The remaining indicators which are included in the index and which are considered as a proxy for networks, such as the intra-organizational ones on training, also capture other aspects such as human capabilities development.
So far, general indicators capturing network effects were considered. One good way forward to capture more precise networks and network effects, especially on the international level, would begin by making use of social network analysis tools and develop indicators on the basis of dyadic relations between countries. Zeev Maoz
(2010) in a very recent publication explored this further and makes convincing arguments for a better exploitation of network tools in the context of international relations and international political economy research.
Finally, the available data only allows for an indirect link to the nexus of networks and knowledge management. Data on knowledge networks is limited and more conceptualization is needed to guide empirical research in this area.

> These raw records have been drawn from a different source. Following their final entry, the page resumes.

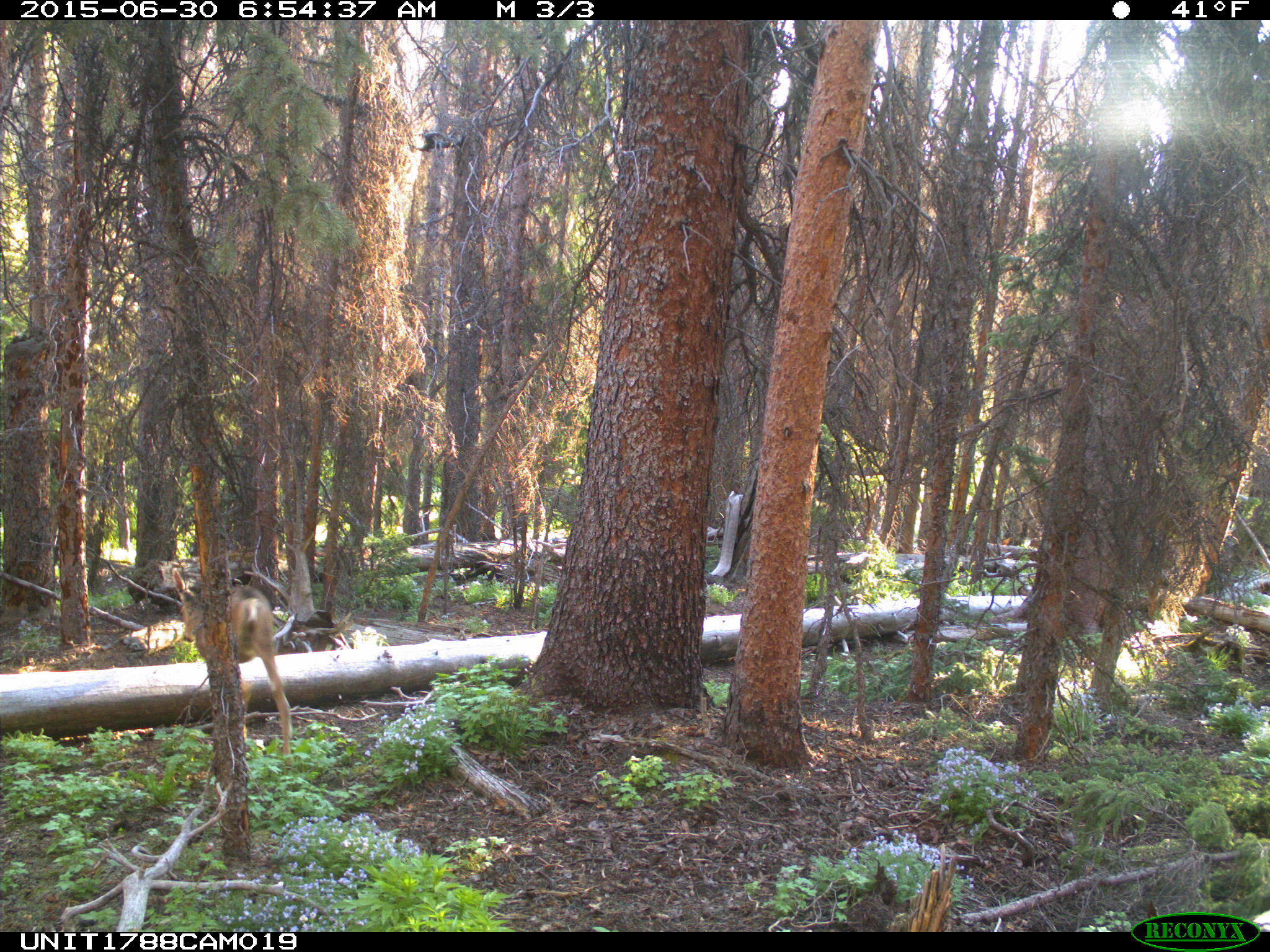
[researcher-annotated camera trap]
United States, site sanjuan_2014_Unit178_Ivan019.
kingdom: Animalia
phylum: Chordata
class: Mammalia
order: Artiodactyla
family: Cervidae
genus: Odocoileus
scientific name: Odocoileus hemionus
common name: mule deer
Odocoileus hemionus (mule deer).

Notwithstanding the limitations of the data, especially from a theoretical and conceptual perspective, it was possible to create a connectedness index to further substantiate the relevance of examining networks. The results show that there is significant variation in networks across countries and also within countries across levels of networks. This is an interesting finding which triggers many questions on how to explain this variation. The variation correlates highly with other outcome variables such as government effectiveness, industrial development and economic development. As such this finding is highly interesting, but not definite causal arguments can be drawn from this link at this stage. Networks are probably cause and consequence and influence other parameters in causality loops. In general, concept development with the aim of developing indicators which capture the ‘network effect’ would best follow the process outlined in figure 2.1. More conceptual and empirical refinement is required. Given the rise of the importance of networks this might be further explored by bringing together experts on international relations, on economic clusters and inter-organizational networks, intra-organizational networks, international and national datasets and social network analysis in order to explore further existing datasets, identify opportunities to create more data and further conceptualize the concept of connectedness as a measurable indicator to capture the degree of network formation.